Juita Mohamad was quoted in Fee Malaysia Today article.

by Robin Augustin, 22 March 2021

PETALING JAYA: An economist has urged Putrajaya to clarify how it calculates the country’s debt, and if necessary, look to increase the debt ceiling.

Carmelo Ferlito from the Center for Market Education voiced concern over the country’s rising debt, which is expected to hit RM975 billion in 2021.

He said it was important for the debt to be looked at in the context of lower gross domestic product (GDP) growth and the government’s increased spending to support the economy because of the movement control order (MCO).
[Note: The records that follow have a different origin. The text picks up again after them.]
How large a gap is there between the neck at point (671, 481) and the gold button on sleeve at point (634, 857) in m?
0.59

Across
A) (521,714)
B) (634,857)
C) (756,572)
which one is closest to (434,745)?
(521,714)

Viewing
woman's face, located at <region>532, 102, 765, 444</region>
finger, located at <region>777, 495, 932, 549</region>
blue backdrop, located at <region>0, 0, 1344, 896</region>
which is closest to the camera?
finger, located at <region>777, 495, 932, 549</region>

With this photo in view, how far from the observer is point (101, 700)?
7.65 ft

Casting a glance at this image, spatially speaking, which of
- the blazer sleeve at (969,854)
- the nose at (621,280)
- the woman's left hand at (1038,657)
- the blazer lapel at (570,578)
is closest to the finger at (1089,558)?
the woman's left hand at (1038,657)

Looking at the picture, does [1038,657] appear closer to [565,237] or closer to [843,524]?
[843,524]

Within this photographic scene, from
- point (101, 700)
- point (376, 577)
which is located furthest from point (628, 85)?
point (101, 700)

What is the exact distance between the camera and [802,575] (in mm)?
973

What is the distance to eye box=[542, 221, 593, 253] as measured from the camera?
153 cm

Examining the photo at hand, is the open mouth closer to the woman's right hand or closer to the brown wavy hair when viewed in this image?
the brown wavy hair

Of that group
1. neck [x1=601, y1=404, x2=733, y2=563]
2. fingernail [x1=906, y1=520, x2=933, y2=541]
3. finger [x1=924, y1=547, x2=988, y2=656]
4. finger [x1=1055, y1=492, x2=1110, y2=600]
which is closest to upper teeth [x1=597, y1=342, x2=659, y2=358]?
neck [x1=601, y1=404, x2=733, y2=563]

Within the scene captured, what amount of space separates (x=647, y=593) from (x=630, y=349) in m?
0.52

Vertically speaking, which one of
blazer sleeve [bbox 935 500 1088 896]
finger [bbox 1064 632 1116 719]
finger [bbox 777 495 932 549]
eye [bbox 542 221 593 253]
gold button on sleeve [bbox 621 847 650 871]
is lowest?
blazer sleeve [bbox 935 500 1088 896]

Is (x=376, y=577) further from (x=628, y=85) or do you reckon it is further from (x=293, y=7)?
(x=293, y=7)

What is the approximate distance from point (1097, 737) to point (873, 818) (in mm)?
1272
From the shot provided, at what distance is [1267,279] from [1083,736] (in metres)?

Recently, finance minister Tengku Zafrul Aziz said Malaysia’s statutory debt is expected to hit 58.5% of GDP but would be under the 60% statutory limit.

However, former prime minister Najib Razak has disputed the figure, arguing that the 60% limit has been breached because the present administration does not include foreign, short-term, and bank borrowings in its debt calculation, unlike previous governments.

He had also called on the government to table a motion in parliament to further increase the debt limit.

Ferlito said the government should clarify the matter to avoid giving the impression that it is not going by the book.

“It is important to know the true debt situation to determine the right strategy to reduce this debt,” he told FMT. “You would not want to simply introduce taxes in the future to pay off this debt because that can be a deterrent for new investments.”

He said with the exception of replacing the sales and services tax (SST) with the more efficient goods and services tax (GST), the government should avoid introducing new taxes.

“The government should focus on a sustainable recovery strategy through measures like opening up borders, lifting restrictions and having clear guidelines for businesses,” he said.

This will ultimately improve government revenues rather than “patching holes” through fiscal injections.

Another economist, Juita Mohamad of think tank Institute of Strategic and International Studies (Isis), said higher debt was unavoidable though the government’s plan to offer dollar-denominated sukuk bonds to finance spending could open the country up to risks posed by the currency’s volatility.

“Learning from past mistakes, we know that dependence on foreign currency borrowing contributes to currency mismatches and can make countries like ours more vulnerable to crises in the event of adverse external shocks,” she said.

“So the sukuk bonds should be dominated in ringgit so that changes in the value of the US dollar will not affect the repayment value and schedule in the medium and long term.”

She said the government can focus on lowering the country’s debt-to-GDP ratio once the country starts to record positive economic growth.